◆ TEXTE
═══

Ce monologue de George Carlin a déjà été visionné plus de 5 millions de fois sur YouTube.
En guise de conclusion
Pour changer les choses, il faut des mouvements sociaux. Pour qu’il y ait des mouvements sociaux, il faut des cibles physiques. Et pour qu’un récit d’opposition fonctionne, il faut déterminer un ennemi. J’ai passé une grande partie de ma vie dans le mouvement écologiste, menant des campagnes contre les gouvernements, les grosses entreprises et la finance internationale. C’était une lutte contre des intérêts privés, distincts et identifiables. Mais le réchauffement climatique, c’est différent. Nous tirons volontairement profit de ce que les multinationales proposent et des modes de vie incroyable que les combustibles fossiles permettent. La vérité est que, dans les sociétés gourmandes en énergie, tout le monde contribue aux émissions à l’origine du problème ; tout le monde a dont une bonne raison d’ignorer le problème ou de s’inventer un alibi. Mon ami Mayer Hillman, un écologiste convaincu, était à table avec d’autres gauchistes à la retraite. Les convives se remémoraient leurs dernières vacances… Mayer ne put s’empêcher de parler du réchauffement climatique et des incidences de tous ces trajets en avion pour les générations à venir. Le silence se fit d’un coup. Puis l’une des invités se décida à briser la glace : « Dites donc, cette tarte aux épinards est un délice. » Et tout le monde de renchérir avec empressement, ça oui, quel délice ! Ils passèrent les dix minutes suivants à parler de ladite tarte, des épinards frais et de la recette. Si la problématique actuelle a fait naître quelques récits où pointe la culpabilité, il n’en existe aucun pour nous inciter à accepter pleinement notre responsabilité individuelle. Un engagement devient problématique s’il ne rapporte que des pertes et pas de gains.

═══

◆ DONNÉES ENREGISTRÉES

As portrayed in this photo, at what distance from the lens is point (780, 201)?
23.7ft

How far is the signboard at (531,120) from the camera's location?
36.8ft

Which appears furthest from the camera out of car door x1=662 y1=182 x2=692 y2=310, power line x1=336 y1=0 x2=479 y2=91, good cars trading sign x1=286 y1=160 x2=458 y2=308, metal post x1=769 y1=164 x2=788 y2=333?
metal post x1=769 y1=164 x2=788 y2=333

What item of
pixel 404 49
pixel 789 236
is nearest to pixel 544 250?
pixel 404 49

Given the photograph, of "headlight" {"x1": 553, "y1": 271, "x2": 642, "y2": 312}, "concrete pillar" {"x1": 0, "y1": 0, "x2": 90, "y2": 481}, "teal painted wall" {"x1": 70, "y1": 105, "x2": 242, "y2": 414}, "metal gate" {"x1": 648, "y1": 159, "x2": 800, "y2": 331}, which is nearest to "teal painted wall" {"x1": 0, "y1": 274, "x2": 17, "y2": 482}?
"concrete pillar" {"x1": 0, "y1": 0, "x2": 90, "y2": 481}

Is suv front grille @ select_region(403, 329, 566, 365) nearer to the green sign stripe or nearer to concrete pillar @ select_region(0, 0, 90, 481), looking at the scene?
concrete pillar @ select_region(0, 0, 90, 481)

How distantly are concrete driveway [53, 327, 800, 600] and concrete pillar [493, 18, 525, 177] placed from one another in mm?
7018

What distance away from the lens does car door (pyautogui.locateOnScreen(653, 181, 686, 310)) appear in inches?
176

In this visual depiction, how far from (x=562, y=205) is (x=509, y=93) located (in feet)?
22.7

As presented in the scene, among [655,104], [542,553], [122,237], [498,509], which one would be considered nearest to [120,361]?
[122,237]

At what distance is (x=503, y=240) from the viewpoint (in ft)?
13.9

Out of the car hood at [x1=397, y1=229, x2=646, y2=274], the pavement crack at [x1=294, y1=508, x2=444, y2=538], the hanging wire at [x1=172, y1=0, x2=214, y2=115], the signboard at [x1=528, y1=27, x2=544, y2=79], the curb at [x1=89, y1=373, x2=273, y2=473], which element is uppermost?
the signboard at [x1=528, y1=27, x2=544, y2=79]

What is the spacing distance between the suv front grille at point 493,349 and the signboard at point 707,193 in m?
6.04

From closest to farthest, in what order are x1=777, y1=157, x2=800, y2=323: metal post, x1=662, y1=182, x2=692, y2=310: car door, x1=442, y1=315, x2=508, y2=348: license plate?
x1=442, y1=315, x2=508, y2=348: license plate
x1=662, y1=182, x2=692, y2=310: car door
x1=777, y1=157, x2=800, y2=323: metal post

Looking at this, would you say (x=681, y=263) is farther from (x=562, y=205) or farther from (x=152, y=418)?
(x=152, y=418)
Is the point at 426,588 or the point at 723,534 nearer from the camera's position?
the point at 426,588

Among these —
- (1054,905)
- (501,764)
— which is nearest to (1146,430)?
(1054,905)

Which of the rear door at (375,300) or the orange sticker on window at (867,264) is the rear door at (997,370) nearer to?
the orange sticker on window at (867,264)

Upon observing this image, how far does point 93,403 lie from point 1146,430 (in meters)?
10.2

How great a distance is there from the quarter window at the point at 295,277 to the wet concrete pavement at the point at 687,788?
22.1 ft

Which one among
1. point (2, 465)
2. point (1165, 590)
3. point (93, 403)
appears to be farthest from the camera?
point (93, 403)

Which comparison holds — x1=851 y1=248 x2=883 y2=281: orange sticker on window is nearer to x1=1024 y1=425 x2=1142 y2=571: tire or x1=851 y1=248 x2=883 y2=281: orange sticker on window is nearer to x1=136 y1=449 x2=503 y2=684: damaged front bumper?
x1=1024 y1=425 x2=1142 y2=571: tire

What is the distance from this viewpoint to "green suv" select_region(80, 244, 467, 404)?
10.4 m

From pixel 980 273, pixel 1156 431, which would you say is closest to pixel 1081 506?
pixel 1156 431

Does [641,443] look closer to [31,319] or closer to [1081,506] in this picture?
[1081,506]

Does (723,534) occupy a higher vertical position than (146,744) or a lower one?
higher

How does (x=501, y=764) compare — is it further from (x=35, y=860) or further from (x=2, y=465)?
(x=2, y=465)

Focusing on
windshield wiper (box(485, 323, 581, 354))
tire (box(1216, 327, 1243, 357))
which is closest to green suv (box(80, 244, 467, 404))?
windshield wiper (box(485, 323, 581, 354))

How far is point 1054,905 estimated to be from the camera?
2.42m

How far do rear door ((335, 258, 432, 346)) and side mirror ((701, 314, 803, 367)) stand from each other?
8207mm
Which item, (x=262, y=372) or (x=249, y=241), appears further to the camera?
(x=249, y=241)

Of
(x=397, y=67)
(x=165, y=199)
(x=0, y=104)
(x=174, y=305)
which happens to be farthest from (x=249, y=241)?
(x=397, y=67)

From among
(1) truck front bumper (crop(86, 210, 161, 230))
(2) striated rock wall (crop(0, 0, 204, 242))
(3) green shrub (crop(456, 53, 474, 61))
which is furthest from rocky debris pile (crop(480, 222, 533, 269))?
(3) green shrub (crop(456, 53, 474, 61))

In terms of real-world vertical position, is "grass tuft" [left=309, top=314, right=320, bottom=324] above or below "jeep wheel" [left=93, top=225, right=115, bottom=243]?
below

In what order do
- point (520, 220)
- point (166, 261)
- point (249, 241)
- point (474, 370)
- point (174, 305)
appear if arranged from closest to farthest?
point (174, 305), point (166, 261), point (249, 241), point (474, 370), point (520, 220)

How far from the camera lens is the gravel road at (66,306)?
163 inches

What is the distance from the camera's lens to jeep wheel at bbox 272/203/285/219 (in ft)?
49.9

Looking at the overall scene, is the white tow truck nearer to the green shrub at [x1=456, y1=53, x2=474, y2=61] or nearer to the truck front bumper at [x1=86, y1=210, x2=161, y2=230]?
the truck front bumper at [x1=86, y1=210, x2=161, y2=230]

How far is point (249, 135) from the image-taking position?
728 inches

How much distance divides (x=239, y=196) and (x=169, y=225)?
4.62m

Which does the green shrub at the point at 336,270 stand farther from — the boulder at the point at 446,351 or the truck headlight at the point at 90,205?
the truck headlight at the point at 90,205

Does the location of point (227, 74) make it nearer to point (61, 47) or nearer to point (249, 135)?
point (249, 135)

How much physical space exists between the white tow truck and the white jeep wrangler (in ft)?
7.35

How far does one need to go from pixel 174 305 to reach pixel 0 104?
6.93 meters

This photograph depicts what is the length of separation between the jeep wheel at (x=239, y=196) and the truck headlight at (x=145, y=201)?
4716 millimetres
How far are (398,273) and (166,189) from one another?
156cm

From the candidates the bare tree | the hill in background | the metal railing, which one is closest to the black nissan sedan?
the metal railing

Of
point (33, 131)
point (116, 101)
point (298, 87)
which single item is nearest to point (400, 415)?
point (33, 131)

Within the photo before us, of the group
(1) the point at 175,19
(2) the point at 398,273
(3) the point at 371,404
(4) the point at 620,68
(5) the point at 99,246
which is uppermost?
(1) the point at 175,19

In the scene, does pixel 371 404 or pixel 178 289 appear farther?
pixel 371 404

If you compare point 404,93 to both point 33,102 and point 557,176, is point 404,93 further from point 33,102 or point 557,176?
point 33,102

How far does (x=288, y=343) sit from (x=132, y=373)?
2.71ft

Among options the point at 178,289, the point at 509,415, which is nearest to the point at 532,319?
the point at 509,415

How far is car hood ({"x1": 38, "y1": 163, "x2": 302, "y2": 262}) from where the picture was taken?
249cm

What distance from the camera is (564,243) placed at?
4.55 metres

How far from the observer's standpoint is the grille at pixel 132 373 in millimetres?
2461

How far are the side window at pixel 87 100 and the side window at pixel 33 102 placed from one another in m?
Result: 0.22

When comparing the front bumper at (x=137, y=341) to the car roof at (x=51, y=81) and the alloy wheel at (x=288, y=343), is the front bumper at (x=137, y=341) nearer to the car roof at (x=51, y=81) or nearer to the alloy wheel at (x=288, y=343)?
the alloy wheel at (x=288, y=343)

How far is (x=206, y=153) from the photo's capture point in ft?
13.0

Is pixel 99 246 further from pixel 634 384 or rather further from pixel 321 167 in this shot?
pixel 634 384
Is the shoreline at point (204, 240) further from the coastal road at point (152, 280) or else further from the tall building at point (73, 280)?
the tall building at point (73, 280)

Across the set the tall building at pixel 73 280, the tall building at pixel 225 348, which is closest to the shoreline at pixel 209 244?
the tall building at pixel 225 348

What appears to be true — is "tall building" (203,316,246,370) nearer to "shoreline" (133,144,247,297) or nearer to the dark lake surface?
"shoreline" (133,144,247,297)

═══

◆ ÉNONCÉ 1
Dans le texte sur le réchauffement climatique, par quelle phrase l'une des invitées rompt-elle le silence après l'intervention de Mayer Hillman ?
◆ ÉNONCÉ 2
Poursuivez le texte sur le réchauffement climatique à partir de sa dernière phrase.

◆ RÉPONSE 1
« Dites donc, cette tarte aux épinards est un délice. »

◆ RÉPONSE 2
Pour mobiliser les gens, il faut que la question revête un aspect émotionnel. Elle doit être immédiate et faire le poids. Une menace distante, abstraite et contestée comme le réchauffement climatique n’a tout simplement pas les caractéristiques nécessaire pour mobiliser sérieusement l’opinion publique. Les psychologue qui travaillent sur la prise de décision qualifient souvent le réchauffement climatique de problème parfait, tellement parfait qu’on pourrait facilement en conclure qu’il ne nous laisse aucune chance. Il est parfaitement conçu pour mettre à l’épreuve les limites des capacités de réaction de n’importe quelle société. Des économistes comme Nicholas Stern le décrivent comme le « parfait échec du marché », tandis que pour le philosophe Stephen Gardiner, c’est « la tempête morale parfaite ». Pourtant ! Nous sommes parfaitement capables de nous rappeler à quoi correspondait le quotidien dans une société qui n’émettait pas autant de carbone et nous savons pertinemment que ce n’était pas si terrible. A certains égards, c’était même mieux. Tous les indices montrent que le bonheur, dans les pays développés, a atteint un pic au début des années 1970. Les choses les plus importantes, la famille, les amis, la joie, la beauté, l’esprit de communauté… ne pourraient qu’être accentuées dans une société peu gourmande en énergie. Et le sexe, lui, ne rejette pas de dioxyde de carbone dans l’atmosphère.
Je suis de plus en plus convaincu que la vraie bataille ne pourra pas être remportée à l’aide d’histoires de lutte et que nous devons au contraire trouver des récits fondés sur la coopération, sur nos intérêts mutuels et sur notre humanité commune. Si par contre nos récits s’appuient sur l’existence d’ennemis, il y a de fortes chances pour que, à mesure que les indices du dérèglement climatique s’aggravent, de nouveaux récits d’opposition bien plus vicieux surgissent, en se fondant sur des divisions religieuses, générationnelles, de nationalismes… L’histoire nous a par trop montré que les récits de batailles nous préparent à la violence, à la désignation de boucs émissaires ou aux génocides qui s’ensuivent.